#### Given records ####

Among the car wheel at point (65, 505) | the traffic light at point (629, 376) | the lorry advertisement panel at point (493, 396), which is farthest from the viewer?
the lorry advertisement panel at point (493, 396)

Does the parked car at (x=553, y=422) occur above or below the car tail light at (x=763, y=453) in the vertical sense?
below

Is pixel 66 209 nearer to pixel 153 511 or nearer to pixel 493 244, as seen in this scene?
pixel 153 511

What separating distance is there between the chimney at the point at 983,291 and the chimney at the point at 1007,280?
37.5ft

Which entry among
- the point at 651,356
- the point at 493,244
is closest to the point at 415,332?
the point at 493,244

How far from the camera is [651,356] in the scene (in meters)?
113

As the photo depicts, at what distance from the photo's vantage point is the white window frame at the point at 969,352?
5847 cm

####
#### Given records ####

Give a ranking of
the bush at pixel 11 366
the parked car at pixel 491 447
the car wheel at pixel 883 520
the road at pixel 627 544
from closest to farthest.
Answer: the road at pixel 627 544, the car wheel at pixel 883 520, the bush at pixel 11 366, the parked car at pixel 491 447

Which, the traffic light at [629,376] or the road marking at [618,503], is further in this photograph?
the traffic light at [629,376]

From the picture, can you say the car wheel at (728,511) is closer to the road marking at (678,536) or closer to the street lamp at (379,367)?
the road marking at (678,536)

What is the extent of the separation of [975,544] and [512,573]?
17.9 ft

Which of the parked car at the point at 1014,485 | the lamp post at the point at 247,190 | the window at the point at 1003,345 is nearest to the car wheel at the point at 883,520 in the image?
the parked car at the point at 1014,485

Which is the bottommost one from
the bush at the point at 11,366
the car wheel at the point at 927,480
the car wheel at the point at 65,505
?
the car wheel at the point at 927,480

####
#### Given records ####

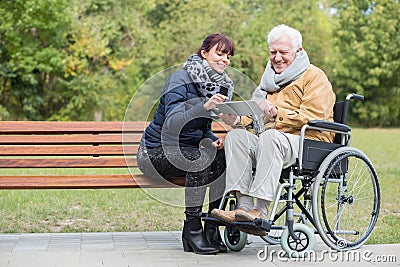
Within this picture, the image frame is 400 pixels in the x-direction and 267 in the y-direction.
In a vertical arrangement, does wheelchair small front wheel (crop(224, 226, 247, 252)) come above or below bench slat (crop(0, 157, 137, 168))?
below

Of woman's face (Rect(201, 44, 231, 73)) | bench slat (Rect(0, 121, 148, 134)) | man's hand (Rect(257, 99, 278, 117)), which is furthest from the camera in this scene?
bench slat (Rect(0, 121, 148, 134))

####

What you need to do
Find every line in the material above that contains the word "camera", and copy each of those lines.

Correct result
How far from the camera is [651,356] in the scene (in meters)?
Of woman's face (Rect(201, 44, 231, 73)) | bench slat (Rect(0, 121, 148, 134)) | man's hand (Rect(257, 99, 278, 117)), which is furthest from the camera in this scene?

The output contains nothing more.